Edremit toprağını nurlandıran Velilerden Sağma Dede’nin "rahmetullahi aleyh" vefat şekli enteresandır.
Şöyle ki;
Ömrünün son gününde namaza durdu odasında.
Az sonra hanımı girdi odaya.
Bir şey soracaktı.
Ancak girdiğinde namazda gördü Onu.
Çıkıp, bir saat sonra tekrar girdi.
Ama yine namazdaydı.
“Allah Allah” dedi kendi kendine, “Hiç böyle uzun namaz kılmazdı”.
Bir kaç defa girdi çıktı.
Her girdiğinde namazda otururken gördü Onu.
Son defa yine böyle görünce, meraklanıp vardı yanına.
Fakat o da ne?
Nefes almıyordu.
Vefat etmişti seccadesi üzerinde.
“Ben” demek, bidattir
Bir gün, mahalleden birkaç kişiyle sohbet ederken;
- Kardeşlerim, “Ben…” demek bidattir, buyurdu.
Sordular:
- “Ben” demekten murat, kendini beğenmek mi efendim?
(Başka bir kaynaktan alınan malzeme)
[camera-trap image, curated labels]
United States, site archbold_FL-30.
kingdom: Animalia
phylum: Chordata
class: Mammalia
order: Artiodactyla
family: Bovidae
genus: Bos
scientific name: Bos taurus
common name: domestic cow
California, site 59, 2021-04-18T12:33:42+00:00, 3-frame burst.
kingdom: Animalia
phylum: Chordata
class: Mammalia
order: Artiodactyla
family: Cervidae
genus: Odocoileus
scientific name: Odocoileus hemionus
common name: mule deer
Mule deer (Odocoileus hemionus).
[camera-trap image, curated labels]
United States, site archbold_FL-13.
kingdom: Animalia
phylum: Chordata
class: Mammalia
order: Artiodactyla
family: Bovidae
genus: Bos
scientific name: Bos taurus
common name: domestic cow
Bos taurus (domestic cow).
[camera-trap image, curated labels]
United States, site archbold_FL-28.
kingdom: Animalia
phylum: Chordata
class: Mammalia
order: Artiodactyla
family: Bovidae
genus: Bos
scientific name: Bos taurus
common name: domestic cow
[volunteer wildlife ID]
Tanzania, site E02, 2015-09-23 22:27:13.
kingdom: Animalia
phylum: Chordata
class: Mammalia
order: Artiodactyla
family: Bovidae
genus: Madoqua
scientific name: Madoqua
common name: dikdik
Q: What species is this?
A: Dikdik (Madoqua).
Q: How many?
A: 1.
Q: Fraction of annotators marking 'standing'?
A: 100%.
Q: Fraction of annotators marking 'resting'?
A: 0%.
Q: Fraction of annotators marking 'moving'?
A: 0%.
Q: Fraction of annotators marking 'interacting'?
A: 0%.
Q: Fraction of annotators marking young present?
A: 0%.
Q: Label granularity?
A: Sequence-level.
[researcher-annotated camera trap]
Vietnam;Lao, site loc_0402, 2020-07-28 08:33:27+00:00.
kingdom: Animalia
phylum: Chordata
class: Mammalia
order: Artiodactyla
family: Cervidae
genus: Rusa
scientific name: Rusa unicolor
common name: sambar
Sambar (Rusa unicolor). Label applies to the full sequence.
- Evet. Bidatlerin başı, “Ben” demektir. “Ben bilirim, ben yaparım…” demek, ne kadar çirkin.
Kendinizi tenkit edin!
Bir gün de sohbetinde;
- Ben demek, Allahü teâlâdan ve büyüklerden gelen feyzi keser, buyurdu. Feyze kavuşmak isterseniz, kendinizi beğenmeyin. Ve kimseyi tenkit etmeyin.
Sordular:
- Hiç kimseyi mi efendim?
- Evet. Tenkit edecekseniz, kendinizi tenkit edin. İğrenin kendinizden. Tiksinin hatta.
Merak ettiler:
- Hikmeti ne efendim?
- Çünkü böyle yapmayan, çok sıkıntı çeker.
Birinci vazifemiz
Bir gün de;
- Efendim, birinci vazifemiz nedir? diye sordular bu zata.
Cevaben;
- Dinin emirlerine uymaktır, buyurdu. Fakat buna maniler var.
Sordular:
- O maniler nedir efendim?
- İnsanın dışında “Şeytan” ve “Kötü arkadaş”, içinde ise “Kendisi”.
Ve açıkladı:
- Kendisinden maksat, “Nefsine uyması”dır ki, nefse uymak, en büyük engeldir.